Inlining provides a tremendous boost in performance, but it has a size penalty. If every method in a program were copied to every place it was called from, the program would balloon to five or ten times its original size. But HotSpot optimizes only the critical sections of a program. The 80/20 rule says that 80 percent of a program's runtime is spent in 20 percent of the code. By inlining as much as possible of that 20 percent, HotSpot can achieve a significant boost in performance with an acceptable size penalty. Here, runtime information makes a big difference, because HotSpot knows where to find that critical 20 percent.
As with all good things, of course, there are tradeoffs. If a method is very large, the time spent entering and exiting it is only a small fraction of its execution time. In such a case, the space required to duplicate the method may not compare favorably to the time saved by inlining. So HotSpot undoubtedly has an upper limit on how large an inlined method can be. (The exact details, however, are proprietary.)
Finally, because HotSpot does optimistic compilation, it can inline only the normally-executing methods, instead of every possible method. So it can ignore difficult cases that rarely occur instead of working hard to resolve them. That way, you get the maximum performance payoff for the minimum optimization effort.
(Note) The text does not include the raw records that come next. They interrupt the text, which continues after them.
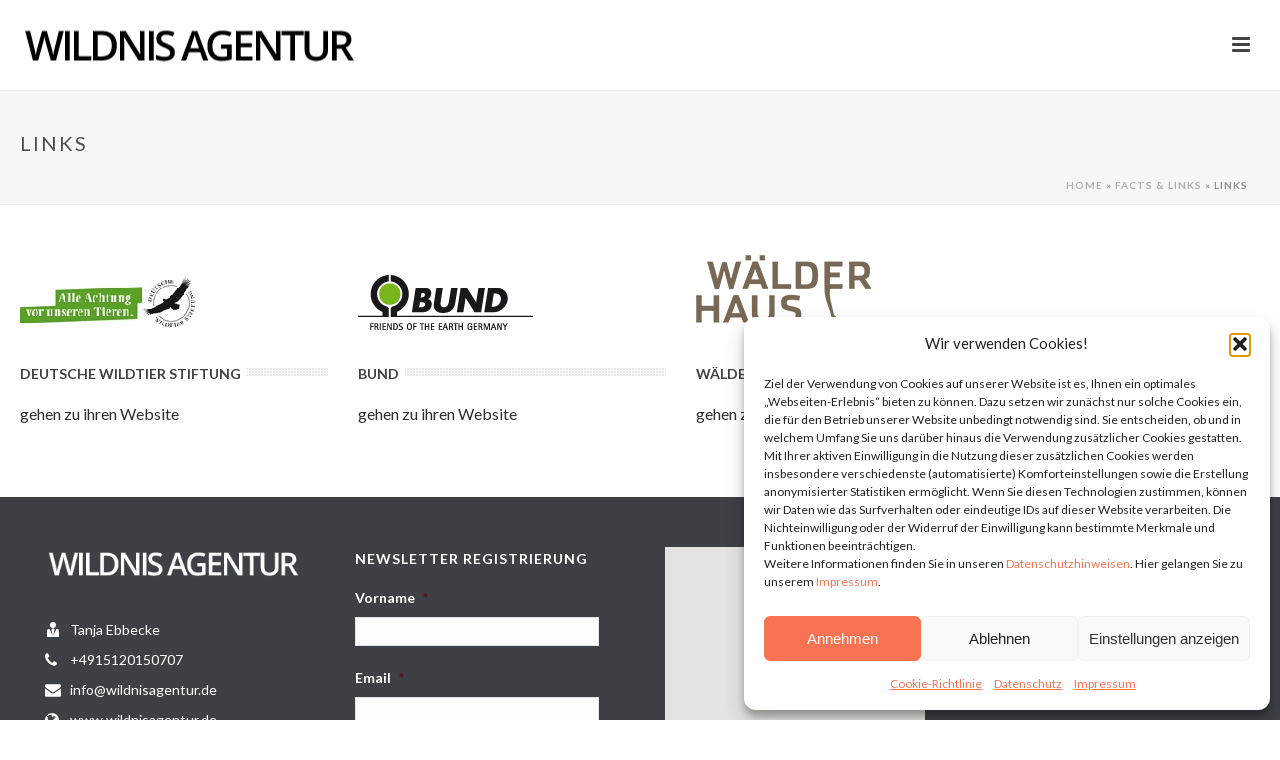

--- FILE ---
content_type: text/css
request_url: https://wildnisagentur.de/wp-content/themes/jupiter-child/style.css?ver=920243a445dbf4502c52a233999a3714
body_size: 28
content:
/*
Theme Name:     Jupiter Child Theme
Theme URI: 		http://ibay.co.za
Description:    Wildnis Agentur Custom Theme 
Author:         Jadine
Theme URI: 		http://ibay.co.za
Template:       jupiter
Text Domain: 	mk_framework
Domain Path: 	/languages/
*/

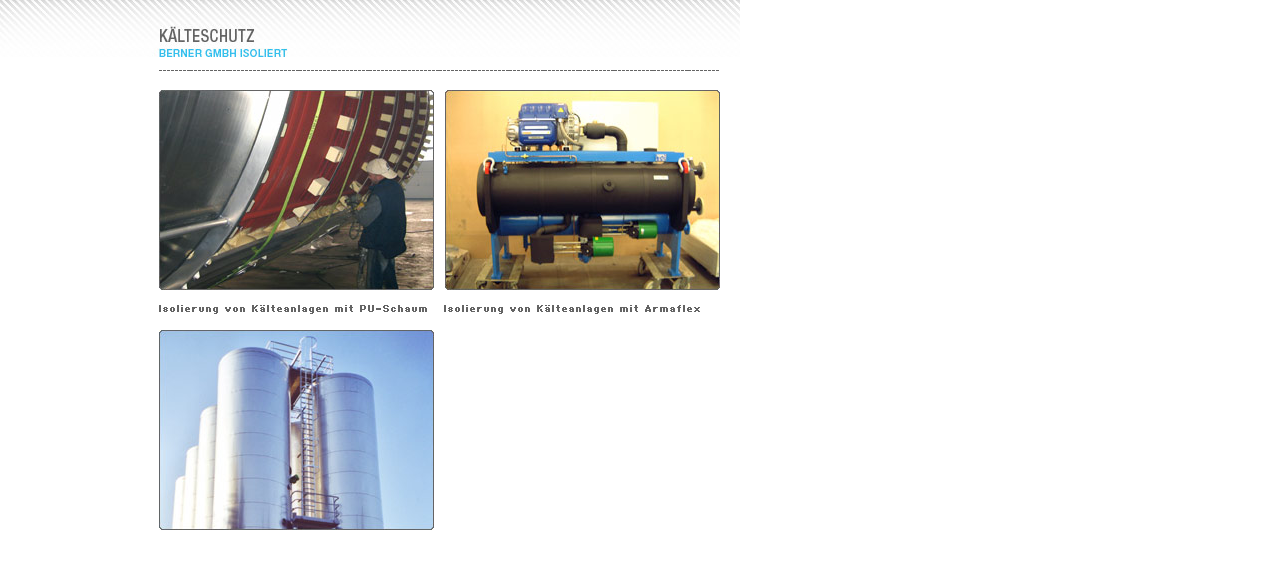

--- FILE ---
content_type: text/html
request_url: http://berner-iso.de/content/content_stuff/kaelteschutz.html
body_size: 1588
content:
<!DOCTYPE html PUBLIC "-//W3C//DTD HTML 4.01 Transitional//EN">

<html>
When dynamic compilation succeeds -- and when it doesn't
In the large majority of cases, HotSpot provides an extreme performance advantage over JIT technology, not to mention normal JVM interpretation. But, as with any performance-enhancing technology, the HotSpot dynamic compiler fails to achieve optimum performance in distinct cases. For example, the profiler might decide to optimize a piece of code just as it finished executing for the last time. In an extreme case, the optimizer could conceivably run around optimizing every method just as it finished executing for the last time, which obviously wouldn't work out at all. Fortunately, such cases are rare.
HotSpot would perform badly in a 100 percent compute-bound application with little or no garbage collection, no thread synchronization, and very small amounts of initialization code. An example of such an application might be one that multiplied the first 1,000 prime numbers together and displayed the result. For such a program, a good JIT would provide superior performance because the JIT doesn't wait before optimizing -- it optimizes everything preemptively.